To date, more than 4,200 stainless steel canisters of vitrified waste have been poured at DWPF, according to the DOE.
The only operating waste vitrification plant in the nation, DWPF is operated by Savannah River Remediation, the DOE’s liquid waste contractor at the site. According to the DOE, DWPF operations are expected to continue for approximately 15 more years, and about 4,000 more canisters are scheduled to be produced. The DOE expects to begin hot operations at a second waste vitrification plant later this year at its Idaho National Laboratory site.
The process: Using a 75-ton melter and a sand-like borosilicate glass (called “frit”), radioactive tank waste is converted to a solid glass form at the DWPF. The vitrification process immobilizes the waste, making it suitable for safe, long-term disposal in stainless steel canisters.
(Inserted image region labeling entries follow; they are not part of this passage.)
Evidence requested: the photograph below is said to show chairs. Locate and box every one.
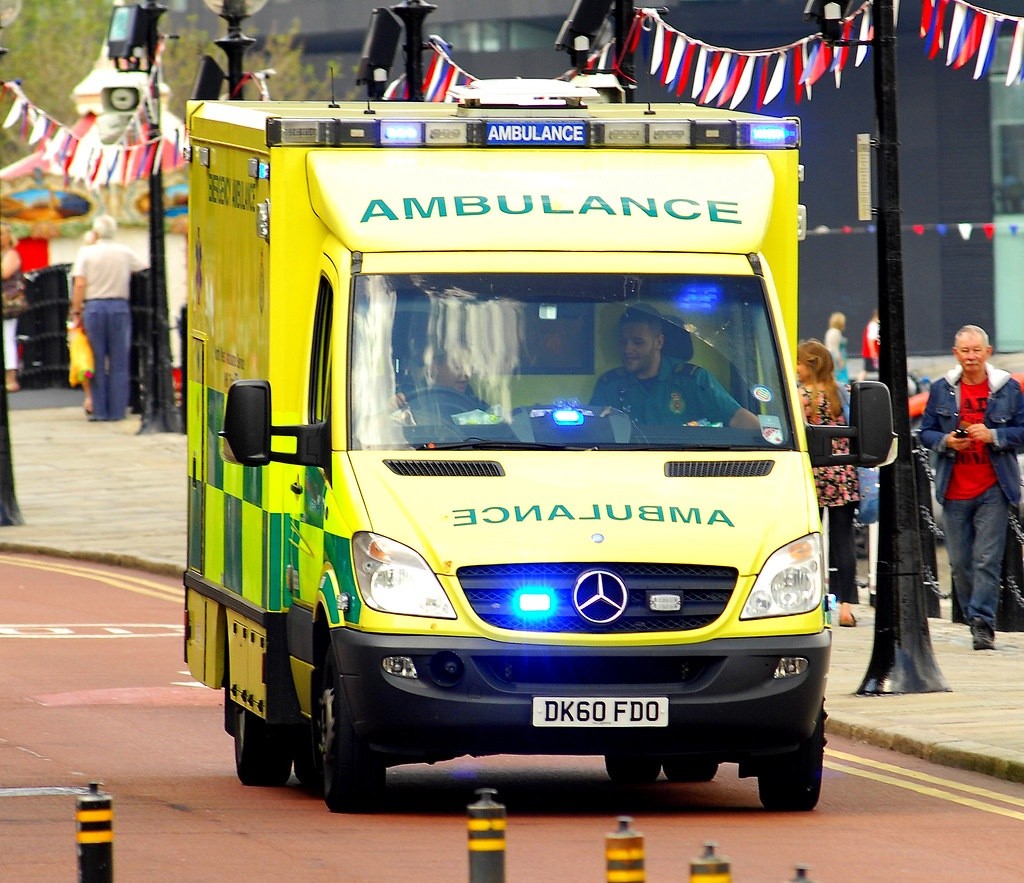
[660,313,692,359]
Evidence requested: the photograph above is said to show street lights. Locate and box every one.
[204,1,274,102]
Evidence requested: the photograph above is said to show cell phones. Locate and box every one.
[956,429,969,438]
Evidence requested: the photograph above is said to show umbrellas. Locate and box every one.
[0,112,187,216]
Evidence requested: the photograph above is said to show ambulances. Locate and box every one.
[179,74,899,809]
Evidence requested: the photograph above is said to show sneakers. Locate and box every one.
[969,616,997,650]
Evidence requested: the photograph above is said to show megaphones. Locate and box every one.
[102,72,149,114]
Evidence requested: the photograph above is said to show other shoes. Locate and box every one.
[838,612,859,627]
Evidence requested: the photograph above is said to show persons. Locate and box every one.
[0,223,23,392]
[68,215,152,422]
[366,336,519,441]
[586,303,760,429]
[858,309,879,382]
[825,313,850,383]
[797,340,861,627]
[918,324,1024,649]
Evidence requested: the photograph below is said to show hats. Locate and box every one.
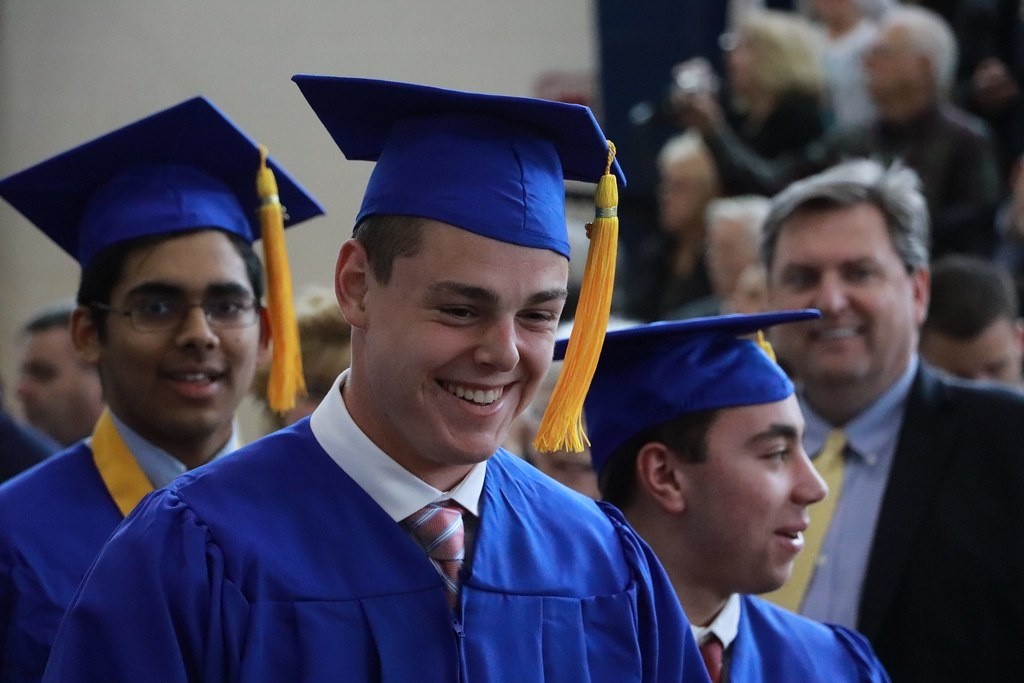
[1,95,327,416]
[554,308,822,475]
[291,74,628,453]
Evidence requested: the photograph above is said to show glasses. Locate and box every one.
[94,279,263,334]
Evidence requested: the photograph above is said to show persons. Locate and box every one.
[41,76,712,683]
[18,301,106,448]
[506,306,891,683]
[0,94,326,683]
[534,0,1024,682]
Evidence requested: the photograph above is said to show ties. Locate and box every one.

The canisters are being stored in an on-site facility until a permanent, federal repository is available.
The history: DWPF’s history, the DOE said, can be traced back before its 1996 startup. In the mid-1970s, the department recognized significant safety and cost advantages in immobilizing the liquid waste into a solid form. About 20 different waste forms, including synthetic rock, ceramic, and cement, were evaluated as a solution to stable, long-term storage of the liquid waste.
In 1982, the DOE selected borosilicate glass as the preferred waste form for the high-level waste at Savannah River. Research confirmed that the radioactive constituents in the waste were chemically bound in the borosilicate glass matrix, making it a highly durable waste form.
In November 1983, ground was broken for construction of DWPF. Seventy-one thousand cubic yards of concrete and 10,500 tons of steel were used in constructing the facility. The DWPF’s 10-foot-thick concrete foundation mat is reinforced by 2.25-inch-diameter reinforcing steel. After construction was completed, the facility went through a rigorous testing program prior to startup, during which 80 canisters of simulated glass were poured.
Three different melters have operated as the “heart” of DWPF, melting and pouring the waste stream into canisters. Melter 2 poured more than 10 million pounds of glass and exceeded its design life by more than 12 years. Melter 3 has been operating since 2017. DWPF has poured more than 16 million pounds of molten glass since 1996.